Im weiteren Verfahren tat der Rentner etwas, das viele Unfallfahrer probieren: Er behauptete, überhaupt nichts von dem Missgeschick mitbekommen zu haben. Daraufhin reagierte die Staatsanwaltschaft so, wie sie in solchen Fällen regelmäßig zu reagieren pflegt: Sie gab ein Gutachten in Auftrag, das über die wahrscheinliche Wahrnehmung des Autofahrers zum Zeitpunkt des Crashs Auskunft geben sollte.  Drei Punkte galt es dabei zu prüfen: Was konnte der Unfallfahrer sehen, hören und  fühlen?

Unüberhörbare Geräusche

Das Ergebnis der Expertise war eindeutig – auf allen drei Ebenen muss der Senior die Karambolage registriert haben. Der Skoda habe sich direkt in seinem Sichtfeld befunden, außerdem sei einem „dumpfen Anstoßgeräusch“ zwangsläufg ein „schabendes Geräusch“ gefolgt. Natürlich hört sich ein Zusammenprall für einen außenstehenden Passanten anders an als für den Insassen eines Fahrzeugs, der vielleicht auch noch Musik hört.

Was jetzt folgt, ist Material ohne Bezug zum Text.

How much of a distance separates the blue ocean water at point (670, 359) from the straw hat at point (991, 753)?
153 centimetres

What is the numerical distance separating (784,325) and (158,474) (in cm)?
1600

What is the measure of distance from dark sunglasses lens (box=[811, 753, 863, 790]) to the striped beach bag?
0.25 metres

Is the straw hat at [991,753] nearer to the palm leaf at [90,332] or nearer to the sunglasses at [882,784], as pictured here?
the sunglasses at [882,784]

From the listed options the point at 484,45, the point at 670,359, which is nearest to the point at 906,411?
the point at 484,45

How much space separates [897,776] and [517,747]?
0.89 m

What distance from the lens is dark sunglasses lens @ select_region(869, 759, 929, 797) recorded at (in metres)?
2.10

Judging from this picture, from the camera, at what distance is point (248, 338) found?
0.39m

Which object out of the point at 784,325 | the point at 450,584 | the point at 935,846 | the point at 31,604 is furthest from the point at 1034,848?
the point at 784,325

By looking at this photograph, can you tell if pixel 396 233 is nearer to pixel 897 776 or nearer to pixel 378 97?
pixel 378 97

Und doch gibt es Töne und Geräusche, die niemand überhören kann.

Auch zu der taktilen Wahrnehmung des 72-Jährigen hatte der Sachverständige eine klare Meinung: Das „Popometer“ des Fahrers habe den Zusammenprall registrieren müssen. Den Begriff des „Popometers“ verwenden Fachleute gern, wenn sie über das Verhältnis von Beschleunigungskräften, Massenträgheit und Gleichgewichtsorgan dozieren; so wird das plötzliche Rucken eines Wagens via Sitz und Lenkrad zwangsläufig an den Fahrer übertragen.

Weil der Rentner die Unfallflucht letztendlich nicht mehr in Abrede stellte, musste auch die 64 Jahre alte Besitzerin des Skoda nicht mehr als Zeugin gehört werden. Der Schaden an Stoßstange und Kotflügel ihres Autos war auf 2150 Euro taxiert worden, nach eigenem Bekunden bekam sie schließlich 1400 Euro ausgezahlt.